ABOUT THIS TASK ->
What you return must match the entries exactly, except that the pictures are gone.

Source texts of formatted documents
BEGIN
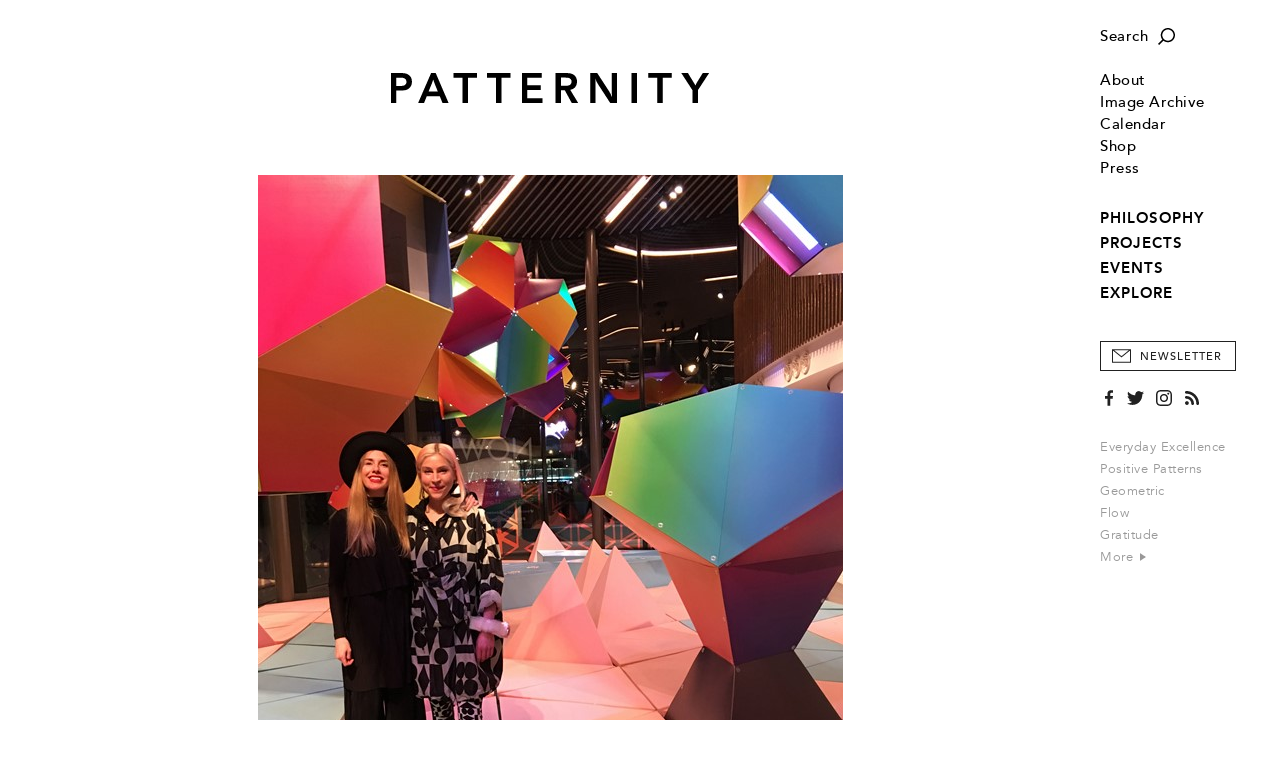

--- FILE ---
content_type: image/svg+xml
request_url: https://patternity.org/img/Facebook_Grey.svg
body_size: 640
content:
<?xml version="1.0" encoding="utf-8"?>
<!-- Generator: Adobe Illustrator 17.0.0, SVG Export Plug-In . SVG Version: 6.00 Build 0)  -->
<!DOCTYPE svg PUBLIC "-//W3C//DTD SVG 1.1//EN" "http://www.w3.org/Graphics/SVG/1.1/DTD/svg11.dtd">
<svg version="1.1" id="Layer_1" xmlns="http://www.w3.org/2000/svg" xmlns:xlink="http://www.w3.org/1999/xlink" x="0px" y="0px"
	 width="84.674px" height="165.031px" viewBox="0 0 84.674 165.031" enable-background="new 0 0 84.674 165.031"
	 xml:space="preserve">
<path fill="#999999" d="M55.624,165.031V89.758h25.27l3.78-29.343h-29.05v-18.73c0-8.491,2.355-14.282,14.535-14.282h15.536V1.162
	C83.006,0.799,73.787,0,63.063,0C40.664,0,25.33,13.676,25.33,38.784v21.631H0v29.343h25.33v75.273H55.624z"/>
</svg>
END
SOLUTION TO THIS TASK ->
--- FILE ---
content_type: image/svg+xml
request_url: https://patternity.org/img/Facebook_Grey.svg
body_size: 640
content:
<?xml version="1.0" encoding="utf-8"?>
<!-- Generator: Adobe Illustrator 17.0.0, SVG Export Plug-In . SVG Version: 6.00 Build 0)  -->
<!DOCTYPE svg PUBLIC "-//W3C//DTD SVG 1.1//EN" "http://www.w3.org/Graphics/SVG/1.1/DTD/svg11.dtd">
<svg version="1.1" id="Layer_1" xmlns="http://www.w3.org/2000/svg" xmlns:xlink="http://www.w3.org/1999/xlink" x="0px" y="0px"
	 width="84.674px" height="165.031px" viewBox="0 0 84.674 165.031" enable-background="new 0 0 84.674 165.031"
	 xml:space="preserve">
<path fill="#999999" d="M55.624,165.031V89.758h25.27l3.78-29.343h-29.05v-18.73c0-8.491,2.355-14.282,14.535-14.282h15.536V1.162
	C83.006,0.799,73.787,0,63.063,0C40.664,0,25.33,13.676,25.33,38.784v21.631H0v29.343h25.33v75.273H55.624z"/>
</svg>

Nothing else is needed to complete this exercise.